Dear brothers and sisters, how greatly I desire that
all those places where the Church is present, especially our parishes and our
communities, may become islands of mercy in the midst of the sea of
indifference!
3. “Make
your hearts firm!” (James 5:8) – Individual Christians
As individuals too, we have are tempted by indifference.
Flooded with news reports and troubling images of human suffering, we often
feel our complete inability to help. What can we do to avoid being caught up in
this spiral of distress and powerlessness?
First, we can pray in communion with the Church on earth
and in heaven. Let us not underestimate the power of so many voices united in
prayer! The 24 Hours for the
Lord initiative, which I hope
will be observed on 13-14 March throughout the Church, also at the diocesan
level, is meant to be a sign of this need for prayer.

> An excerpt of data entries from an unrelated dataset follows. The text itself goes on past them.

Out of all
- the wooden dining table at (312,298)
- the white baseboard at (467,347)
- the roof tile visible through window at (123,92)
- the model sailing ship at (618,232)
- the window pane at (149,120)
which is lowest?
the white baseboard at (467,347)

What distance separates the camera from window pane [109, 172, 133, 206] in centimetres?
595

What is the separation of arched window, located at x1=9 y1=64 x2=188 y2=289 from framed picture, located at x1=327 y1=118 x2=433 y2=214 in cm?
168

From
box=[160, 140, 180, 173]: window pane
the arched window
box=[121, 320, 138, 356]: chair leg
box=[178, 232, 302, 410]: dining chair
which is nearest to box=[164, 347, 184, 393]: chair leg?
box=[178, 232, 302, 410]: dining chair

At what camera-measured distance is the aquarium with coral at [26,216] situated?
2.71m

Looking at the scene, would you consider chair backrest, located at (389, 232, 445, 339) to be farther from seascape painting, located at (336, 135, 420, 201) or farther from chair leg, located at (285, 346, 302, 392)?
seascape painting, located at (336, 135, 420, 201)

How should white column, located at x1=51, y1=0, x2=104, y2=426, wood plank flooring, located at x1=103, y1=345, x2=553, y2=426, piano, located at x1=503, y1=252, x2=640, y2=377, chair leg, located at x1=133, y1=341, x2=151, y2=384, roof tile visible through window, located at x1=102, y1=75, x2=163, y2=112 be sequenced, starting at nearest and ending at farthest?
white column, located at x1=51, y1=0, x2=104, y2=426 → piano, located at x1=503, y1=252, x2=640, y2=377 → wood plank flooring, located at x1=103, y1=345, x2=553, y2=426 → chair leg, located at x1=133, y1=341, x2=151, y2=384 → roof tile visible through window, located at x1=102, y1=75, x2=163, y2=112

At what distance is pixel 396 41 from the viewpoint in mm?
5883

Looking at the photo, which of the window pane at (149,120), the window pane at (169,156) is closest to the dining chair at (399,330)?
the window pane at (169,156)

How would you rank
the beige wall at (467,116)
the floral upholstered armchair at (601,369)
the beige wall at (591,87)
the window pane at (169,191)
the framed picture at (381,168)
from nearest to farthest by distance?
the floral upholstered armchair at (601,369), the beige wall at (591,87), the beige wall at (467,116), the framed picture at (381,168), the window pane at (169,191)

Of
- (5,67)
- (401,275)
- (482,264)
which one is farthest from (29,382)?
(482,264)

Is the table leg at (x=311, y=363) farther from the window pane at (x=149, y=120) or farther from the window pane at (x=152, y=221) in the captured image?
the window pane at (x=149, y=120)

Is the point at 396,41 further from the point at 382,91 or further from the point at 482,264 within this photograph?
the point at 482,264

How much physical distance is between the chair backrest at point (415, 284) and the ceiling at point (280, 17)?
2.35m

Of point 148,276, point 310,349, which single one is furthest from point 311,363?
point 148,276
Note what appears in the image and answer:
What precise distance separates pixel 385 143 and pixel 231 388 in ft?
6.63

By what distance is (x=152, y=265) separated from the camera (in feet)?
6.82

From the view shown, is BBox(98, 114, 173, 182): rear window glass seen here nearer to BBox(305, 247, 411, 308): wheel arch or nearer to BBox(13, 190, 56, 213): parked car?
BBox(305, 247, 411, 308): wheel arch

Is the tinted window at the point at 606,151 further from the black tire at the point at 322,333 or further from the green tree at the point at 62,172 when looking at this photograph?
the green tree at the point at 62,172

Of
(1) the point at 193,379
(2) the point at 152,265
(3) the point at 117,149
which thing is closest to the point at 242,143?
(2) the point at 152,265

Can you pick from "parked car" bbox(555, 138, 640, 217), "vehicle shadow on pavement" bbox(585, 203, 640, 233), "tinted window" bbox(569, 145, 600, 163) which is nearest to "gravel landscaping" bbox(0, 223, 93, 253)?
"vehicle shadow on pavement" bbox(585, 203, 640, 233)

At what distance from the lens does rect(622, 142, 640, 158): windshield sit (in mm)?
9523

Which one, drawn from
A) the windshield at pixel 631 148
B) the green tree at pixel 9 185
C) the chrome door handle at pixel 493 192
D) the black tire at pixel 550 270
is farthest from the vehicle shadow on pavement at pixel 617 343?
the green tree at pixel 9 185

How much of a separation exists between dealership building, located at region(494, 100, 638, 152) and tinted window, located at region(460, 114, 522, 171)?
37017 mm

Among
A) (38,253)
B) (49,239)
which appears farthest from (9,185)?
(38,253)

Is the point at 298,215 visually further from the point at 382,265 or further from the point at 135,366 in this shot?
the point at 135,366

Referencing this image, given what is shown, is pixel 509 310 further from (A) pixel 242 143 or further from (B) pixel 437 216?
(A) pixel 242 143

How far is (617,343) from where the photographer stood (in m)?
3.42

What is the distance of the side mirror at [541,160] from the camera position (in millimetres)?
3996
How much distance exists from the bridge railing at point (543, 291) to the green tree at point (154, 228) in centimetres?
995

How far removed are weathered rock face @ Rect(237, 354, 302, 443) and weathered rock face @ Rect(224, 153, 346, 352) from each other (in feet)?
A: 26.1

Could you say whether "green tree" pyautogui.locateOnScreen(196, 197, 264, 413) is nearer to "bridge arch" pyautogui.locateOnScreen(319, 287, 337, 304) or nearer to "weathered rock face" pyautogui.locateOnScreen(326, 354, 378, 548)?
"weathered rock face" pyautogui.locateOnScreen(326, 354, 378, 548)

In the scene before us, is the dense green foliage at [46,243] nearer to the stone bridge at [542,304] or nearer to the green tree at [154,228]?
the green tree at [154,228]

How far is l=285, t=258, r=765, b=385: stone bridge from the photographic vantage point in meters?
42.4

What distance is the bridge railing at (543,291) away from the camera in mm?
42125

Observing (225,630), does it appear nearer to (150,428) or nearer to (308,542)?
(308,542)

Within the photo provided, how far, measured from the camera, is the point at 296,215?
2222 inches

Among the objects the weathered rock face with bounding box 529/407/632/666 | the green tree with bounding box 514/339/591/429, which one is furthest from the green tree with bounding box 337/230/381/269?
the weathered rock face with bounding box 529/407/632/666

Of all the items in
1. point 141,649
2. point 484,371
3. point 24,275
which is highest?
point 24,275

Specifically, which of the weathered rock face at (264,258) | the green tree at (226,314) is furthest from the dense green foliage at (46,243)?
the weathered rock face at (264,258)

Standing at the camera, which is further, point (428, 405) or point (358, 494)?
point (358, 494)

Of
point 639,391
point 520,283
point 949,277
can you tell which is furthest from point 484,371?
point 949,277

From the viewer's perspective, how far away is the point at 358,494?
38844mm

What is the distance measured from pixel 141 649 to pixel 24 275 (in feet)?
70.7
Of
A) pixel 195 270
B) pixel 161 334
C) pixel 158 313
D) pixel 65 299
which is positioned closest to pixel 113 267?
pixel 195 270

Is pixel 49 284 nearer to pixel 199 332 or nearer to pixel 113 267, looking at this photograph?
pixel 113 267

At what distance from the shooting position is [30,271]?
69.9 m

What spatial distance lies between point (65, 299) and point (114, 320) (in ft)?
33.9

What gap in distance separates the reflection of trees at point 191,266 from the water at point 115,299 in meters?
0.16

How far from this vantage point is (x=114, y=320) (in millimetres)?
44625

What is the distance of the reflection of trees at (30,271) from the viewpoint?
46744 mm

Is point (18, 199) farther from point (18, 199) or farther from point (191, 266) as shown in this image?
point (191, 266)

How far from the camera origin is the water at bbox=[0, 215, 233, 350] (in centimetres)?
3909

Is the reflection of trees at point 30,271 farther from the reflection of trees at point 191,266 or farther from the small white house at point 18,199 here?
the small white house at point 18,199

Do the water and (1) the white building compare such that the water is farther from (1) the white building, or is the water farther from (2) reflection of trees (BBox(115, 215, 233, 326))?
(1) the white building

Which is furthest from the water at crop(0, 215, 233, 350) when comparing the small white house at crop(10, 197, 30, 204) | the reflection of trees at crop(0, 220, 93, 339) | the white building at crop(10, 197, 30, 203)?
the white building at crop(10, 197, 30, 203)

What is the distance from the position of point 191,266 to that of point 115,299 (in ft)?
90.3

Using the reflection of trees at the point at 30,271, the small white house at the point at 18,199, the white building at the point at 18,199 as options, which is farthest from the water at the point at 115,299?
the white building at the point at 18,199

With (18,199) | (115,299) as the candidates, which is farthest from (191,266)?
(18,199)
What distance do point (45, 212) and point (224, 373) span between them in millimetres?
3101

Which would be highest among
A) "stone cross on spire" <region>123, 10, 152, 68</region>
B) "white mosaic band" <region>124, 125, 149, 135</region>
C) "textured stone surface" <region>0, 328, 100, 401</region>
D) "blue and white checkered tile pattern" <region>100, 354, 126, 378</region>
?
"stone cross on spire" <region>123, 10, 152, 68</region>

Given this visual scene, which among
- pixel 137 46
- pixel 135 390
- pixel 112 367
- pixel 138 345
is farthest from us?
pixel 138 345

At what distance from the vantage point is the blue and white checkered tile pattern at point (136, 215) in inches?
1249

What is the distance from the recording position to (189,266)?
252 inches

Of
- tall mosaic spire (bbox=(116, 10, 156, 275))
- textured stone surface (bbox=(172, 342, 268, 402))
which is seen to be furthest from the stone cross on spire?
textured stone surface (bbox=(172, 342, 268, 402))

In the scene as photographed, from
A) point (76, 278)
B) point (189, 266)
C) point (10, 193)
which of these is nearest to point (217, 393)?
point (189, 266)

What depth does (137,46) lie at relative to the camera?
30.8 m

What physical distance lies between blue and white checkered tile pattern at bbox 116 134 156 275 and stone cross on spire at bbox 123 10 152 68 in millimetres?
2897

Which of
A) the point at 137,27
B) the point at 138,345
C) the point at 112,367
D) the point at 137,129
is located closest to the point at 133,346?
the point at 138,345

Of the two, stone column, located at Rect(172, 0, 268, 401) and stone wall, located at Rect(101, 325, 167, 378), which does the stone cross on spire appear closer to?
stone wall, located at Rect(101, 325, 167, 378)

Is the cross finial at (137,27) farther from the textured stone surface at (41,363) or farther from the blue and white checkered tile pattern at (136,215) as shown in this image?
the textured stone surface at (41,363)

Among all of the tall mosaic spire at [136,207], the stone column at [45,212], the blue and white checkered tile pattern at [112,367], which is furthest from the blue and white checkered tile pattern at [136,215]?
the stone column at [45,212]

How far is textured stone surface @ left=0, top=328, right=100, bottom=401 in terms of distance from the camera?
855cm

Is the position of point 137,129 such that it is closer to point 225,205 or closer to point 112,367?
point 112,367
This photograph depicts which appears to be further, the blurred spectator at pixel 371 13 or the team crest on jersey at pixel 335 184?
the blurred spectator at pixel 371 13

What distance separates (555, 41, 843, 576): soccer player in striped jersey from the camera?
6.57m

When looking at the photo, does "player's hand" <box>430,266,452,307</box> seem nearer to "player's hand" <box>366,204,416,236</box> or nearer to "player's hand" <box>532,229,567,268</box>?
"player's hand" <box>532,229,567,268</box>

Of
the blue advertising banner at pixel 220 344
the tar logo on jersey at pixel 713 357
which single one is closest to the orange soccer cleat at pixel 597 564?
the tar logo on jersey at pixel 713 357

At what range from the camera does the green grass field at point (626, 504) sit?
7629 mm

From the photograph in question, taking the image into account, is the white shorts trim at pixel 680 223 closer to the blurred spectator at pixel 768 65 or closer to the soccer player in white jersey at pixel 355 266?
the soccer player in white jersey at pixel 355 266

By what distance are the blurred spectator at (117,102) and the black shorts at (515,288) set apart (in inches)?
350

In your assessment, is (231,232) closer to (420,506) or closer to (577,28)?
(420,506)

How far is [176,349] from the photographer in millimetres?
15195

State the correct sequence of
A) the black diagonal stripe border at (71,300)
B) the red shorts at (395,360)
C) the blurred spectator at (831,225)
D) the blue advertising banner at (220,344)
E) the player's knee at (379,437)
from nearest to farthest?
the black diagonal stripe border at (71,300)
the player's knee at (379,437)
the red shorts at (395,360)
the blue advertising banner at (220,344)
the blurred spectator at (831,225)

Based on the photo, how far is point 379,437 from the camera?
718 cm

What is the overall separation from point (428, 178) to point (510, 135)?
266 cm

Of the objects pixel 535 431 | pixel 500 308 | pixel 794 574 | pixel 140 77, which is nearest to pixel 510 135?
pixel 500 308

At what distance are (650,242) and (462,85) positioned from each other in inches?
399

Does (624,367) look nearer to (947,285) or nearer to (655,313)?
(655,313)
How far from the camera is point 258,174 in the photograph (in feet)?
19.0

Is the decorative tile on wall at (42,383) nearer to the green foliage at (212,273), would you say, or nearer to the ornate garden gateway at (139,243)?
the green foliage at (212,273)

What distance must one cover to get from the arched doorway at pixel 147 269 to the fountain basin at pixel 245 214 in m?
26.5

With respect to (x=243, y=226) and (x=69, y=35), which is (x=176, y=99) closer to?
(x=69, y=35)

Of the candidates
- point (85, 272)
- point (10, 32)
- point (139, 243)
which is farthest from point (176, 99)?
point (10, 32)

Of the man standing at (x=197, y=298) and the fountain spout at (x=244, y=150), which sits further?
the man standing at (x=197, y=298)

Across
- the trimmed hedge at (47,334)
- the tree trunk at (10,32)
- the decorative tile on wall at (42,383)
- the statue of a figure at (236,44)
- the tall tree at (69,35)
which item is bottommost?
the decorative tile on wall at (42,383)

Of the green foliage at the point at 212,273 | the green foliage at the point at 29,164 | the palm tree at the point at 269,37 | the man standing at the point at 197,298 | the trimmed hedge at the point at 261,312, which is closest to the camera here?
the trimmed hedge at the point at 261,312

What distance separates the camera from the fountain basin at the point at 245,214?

Second, we can help by acts of charity, reaching out
to both those near and far through the Church’s many charitable organizations.
Lent is a favourable time for showing this concern for others by small yet
concrete signs of our belonging to the one human family.
Third, the suffering of others is a call to
conversion, since their need reminds me of the uncertainty of my own life and
my dependence on God and my brothers and sisters. If we humbly implore God’s
grace and accept our own limitations, we will trust in the infinite
possibilities which God’s love holds out to us. We will also be able to resist
the diabolical temptation of thinking that by our own efforts we can save the
world and ourselves.
As a way of overcoming indifference and our
pretensions to self-sufficiency, I would invite everyone to live this Lent as
an opportunity for engaging in what Benedict XVI called a formation of the
heart (cf. Deus Caritas Est, 31). A merciful heart does not mean a weak heart.
Anyone who wishes to be merciful must have a strong and steadfast heart, closed
to the tempter but open to God. A heart which lets itself be pierced by the
Spirit so as to bring love along the roads that lead to our brothers and
sisters. And, ultimately, a poor heart, one which realizes its own poverty and
gives itself freely for others.
During this Lent, then, brothers and sisters, let us
all ask the Lord: “Fac cor
nostrum secundum cor tuum”: Make
our hearts like yours (Litany
of the Sacred Heart of Jesus). In this way we will receive a heart which is
firm and merciful, attentive and generous, a heart which is not closed,
indifferent or prey to the globalization of indifference.
It is my prayerful hope that this Lent will prove
spiritually fruitful for each believer and every ecclesial community.
I ask all
of you to pray for me.
May the Lord bless you and Our Lady keep you.